Commit: feat(auditlog): real ClusterClient-based site audit push client

Task 3: Consolidate the duplicated audit DTO mappers

What: Collapse the 4 near-duplicate AuditEventAuditEventDto mapping copies into one canonical mapper. The project-reference cycle (AuditLog → Communication, never the reverse) is resolved by hosting the canonical mapper in ScadaLink.Communication — it owns the generated AuditEventDto and references Commons for AuditEvent, and AuditLog already references Communication.

Files:

  • Create: src/ScadaLink.Communication/Grpc/AuditEventDtoMapper.cspublic static class with ToDto(AuditEvent) → AuditEventDto and FromDto(AuditEventDto) → AuditEvent (lift the canonical logic from AuditLog/Telemetry/AuditEventMapper.cs).
  • Modify: src/ScadaLink.Communication/Grpc/SiteStreamGrpcServer.cs — replace the inlined IngestAuditEvents loop (~lines 265295), AuditEventToDto (~490517) and MapAuditEventFromDto (~537561) with calls to AuditEventDtoMapper.
  • Delete: src/ScadaLink.AuditLog/Telemetry/AuditEventMapper.cs; update its callers in ScadaLink.AuditLog to use Communication's AuditEventDtoMapper.
  • Leave untouched: SqliteAuditWriter.MapRow (SQLite DataReaderAuditEvent, not a DTO mapper — different source type) and MapSiteCallFromDto (SiteCall, not audit). Note this in the commit body.
  • Test: move/merge tests/ScadaLink.AuditLog.Tests/Telemetry/AuditEventMapperTests.cs into tests/ScadaLink.Communication.Tests/Grpc/AuditEventDtoMapperTests.cs; keep round-trip coverage (FromDto(ToDto(x)) == x).

Approach: Pure refactor — no behaviour change. Verify field-by-field parity against all 3 inlined copies before deleting them (null handling, enum parsing, Int32Value/Timestamp wrapping).

Steps: create mapper + tests → run → swap call sites → delete old copies → dotnet build + dotnet test ScadaLink.slnx (all green, no behaviour drift) → commit.

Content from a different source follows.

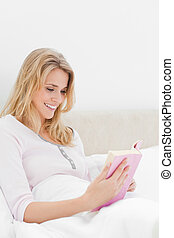 A close up side angle shot of a smiling woman who is in bed reading her book.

Commit: refactor(auditlog): consolidate AuditEvent DTO mappers into Communication

Task 4: Site Call Audit — query / KPI / detail backend

What: Build the missing read-side backend for the Site Calls UI: Commons message contracts, SiteCallAuditActor query/KPI/detail handlers, and CommunicationService methods. Mirror NotificationOutboxQueries.cs + the Notification Outbox actor/service shape. Spec: Component-SiteCallAudit.md §KPIs and §queryable list.

Files:

  • Create: src/ScadaLink.Commons/Messages/Audit/SiteCallQueries.cs — records mirroring NotificationOutboxQueries.cs:
    • SiteCallQueryRequest (CorrelationId, status/site/kind/target filters, date range, page cursor fields, PageSize)
    • SiteCallSummary (TrackedOperationId, SourceSite, Kind, TargetSummary, Status, RetryCount, LastError, provenance, CreatedAtUtc, UpdatedAtUtc, TerminalAtUtc)
    • SiteCallQueryResponse (CorrelationId, Success, ErrorMessage, IReadOnlyList, next-cursor fields)
    • SiteCallKpiRequest / SiteCallKpiResponse (BufferedCount, ParkedCount, FailedLastInterval, DeliveredLastInterval, OldestPendingAge, StuckCount — mirror the Notification Outbox KPI shape; also a per-site variant)
    • SiteCallDetailRequest / SiteCallDetailResponse / SiteCallDetail (full row incl. LastError, all timestamps).
  • Modify: src/ScadaLink.SiteCallAudit/SiteCallAuditActor.cs — add ReceiveAsync handlers for the query / KPI / detail requests; query handler calls ISiteCallAuditRepository.QueryAsync (keyset paging on (CreatedAtUtc DESC, TrackedOperationId DESC)); KPI handler computes point-in-time counts from the SiteCalls table (stuck = Pending/Retrying older than the configurable threshold, default 10 min). Use the per-message DI scope pattern already in the actor.
  • Add repo support if needed: src/ScadaLink.ConfigurationDatabase/Repositories/SiteCallAuditRepository.cs may need a KPI-count method + a detail GetAsync (a GetAsync(TrackedOperationId) already exists).
  • Modify: src/ScadaLink.Communication/CommunicationService.cs — add QuerySiteCallsAsync, GetSiteCallKpisAsync, GetPerSiteSiteCallKpisAsync, GetSiteCallDetailAsync (mirror QueryNotificationOutboxAsync etc.: Ask the SiteCallAuditActor proxy with _options.QueryTimeout).
  • Test: tests/ScadaLink.SiteCallAudit.Tests/ (actor handlers), tests/ScadaLink.Commons.Tests/ (contract shape), tests/ScadaLink.ConfigurationDatabase.Tests/Repositories/SiteCallAuditRepositoryTests.cs (extend for KPI counts).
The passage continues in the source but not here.